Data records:

::::::

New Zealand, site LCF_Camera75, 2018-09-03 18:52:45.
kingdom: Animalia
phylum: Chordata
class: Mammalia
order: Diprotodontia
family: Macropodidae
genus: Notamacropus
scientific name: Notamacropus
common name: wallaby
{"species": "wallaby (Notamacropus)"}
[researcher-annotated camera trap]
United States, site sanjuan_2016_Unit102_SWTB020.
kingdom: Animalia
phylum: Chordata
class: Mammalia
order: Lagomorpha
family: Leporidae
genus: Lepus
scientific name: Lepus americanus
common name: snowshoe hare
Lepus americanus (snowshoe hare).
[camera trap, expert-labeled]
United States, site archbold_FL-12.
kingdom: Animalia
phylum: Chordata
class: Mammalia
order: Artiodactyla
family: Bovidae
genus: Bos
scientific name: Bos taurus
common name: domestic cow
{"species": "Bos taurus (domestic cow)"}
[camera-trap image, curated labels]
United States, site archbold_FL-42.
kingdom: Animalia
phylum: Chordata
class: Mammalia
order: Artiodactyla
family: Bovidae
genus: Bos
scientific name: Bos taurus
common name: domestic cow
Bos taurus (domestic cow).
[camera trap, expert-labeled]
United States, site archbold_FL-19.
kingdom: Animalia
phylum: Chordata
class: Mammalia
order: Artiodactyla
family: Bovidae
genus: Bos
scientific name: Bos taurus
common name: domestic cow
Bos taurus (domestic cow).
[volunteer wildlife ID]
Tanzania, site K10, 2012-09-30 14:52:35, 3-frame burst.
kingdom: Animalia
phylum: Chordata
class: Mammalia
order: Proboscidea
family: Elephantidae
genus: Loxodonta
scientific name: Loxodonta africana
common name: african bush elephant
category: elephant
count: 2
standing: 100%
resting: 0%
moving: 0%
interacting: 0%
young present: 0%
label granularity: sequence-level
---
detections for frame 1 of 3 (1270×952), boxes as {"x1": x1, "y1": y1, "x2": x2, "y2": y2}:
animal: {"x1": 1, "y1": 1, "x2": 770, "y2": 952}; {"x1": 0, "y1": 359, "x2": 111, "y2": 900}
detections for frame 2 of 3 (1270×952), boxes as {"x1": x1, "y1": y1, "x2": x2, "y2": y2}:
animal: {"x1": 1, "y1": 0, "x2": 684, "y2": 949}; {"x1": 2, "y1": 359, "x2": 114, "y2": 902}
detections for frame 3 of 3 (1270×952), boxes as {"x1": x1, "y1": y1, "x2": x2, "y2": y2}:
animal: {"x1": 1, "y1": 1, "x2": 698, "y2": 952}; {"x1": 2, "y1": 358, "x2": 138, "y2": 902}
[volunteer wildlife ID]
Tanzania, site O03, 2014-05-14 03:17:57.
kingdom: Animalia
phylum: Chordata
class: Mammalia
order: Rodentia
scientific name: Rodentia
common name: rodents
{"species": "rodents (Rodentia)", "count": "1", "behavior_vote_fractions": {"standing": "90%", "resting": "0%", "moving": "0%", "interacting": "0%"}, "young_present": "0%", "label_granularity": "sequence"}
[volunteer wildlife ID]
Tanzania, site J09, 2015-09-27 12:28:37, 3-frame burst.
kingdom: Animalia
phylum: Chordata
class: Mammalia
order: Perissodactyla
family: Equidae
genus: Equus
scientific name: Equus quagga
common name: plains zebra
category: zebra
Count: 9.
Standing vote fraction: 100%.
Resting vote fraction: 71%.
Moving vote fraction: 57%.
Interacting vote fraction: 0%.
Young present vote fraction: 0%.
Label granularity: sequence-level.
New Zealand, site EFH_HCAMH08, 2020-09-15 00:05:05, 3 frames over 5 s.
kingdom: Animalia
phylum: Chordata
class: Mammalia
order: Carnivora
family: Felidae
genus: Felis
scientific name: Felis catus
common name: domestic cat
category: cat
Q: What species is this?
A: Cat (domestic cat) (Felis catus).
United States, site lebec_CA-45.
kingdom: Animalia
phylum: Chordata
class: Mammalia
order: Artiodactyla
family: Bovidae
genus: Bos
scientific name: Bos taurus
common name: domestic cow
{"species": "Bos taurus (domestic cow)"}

::::::

--- Required action ---
Above are the records; from them, give again exactly the lines from the one containing "Tanzania, site O03, 2014-05-14 03:17:57." through the one containing "Interacting vote fraction: 0%.", both included.

--- Written answer ---
Tanzania, site O03, 2014-05-14 03:17:57.
kingdom: Animalia
phylum: Chordata
class: Mammalia
order: Rodentia
scientific name: Rodentia
common name: rodents
{"species": "rodents (Rodentia)", "count": "1", "behavior_vote_fractions": {"standing": "90%", "resting": "0%", "moving": "0%", "interacting": "0%"}, "young_present": "0%", "label_granularity": "sequence"}
[volunteer wildlife ID]
Tanzania, site J09, 2015-09-27 12:28:37, 3-frame burst.
kingdom: Animalia
phylum: Chordata
class: Mammalia
order: Perissodactyla
family: Equidae
genus: Equus
scientific name: Equus quagga
common name: plains zebra
category: zebra
Count: 9.
Standing vote fraction: 100%.
Resting vote fraction: 71%.
Moving vote fraction: 57%.
Interacting vote fraction: 0%.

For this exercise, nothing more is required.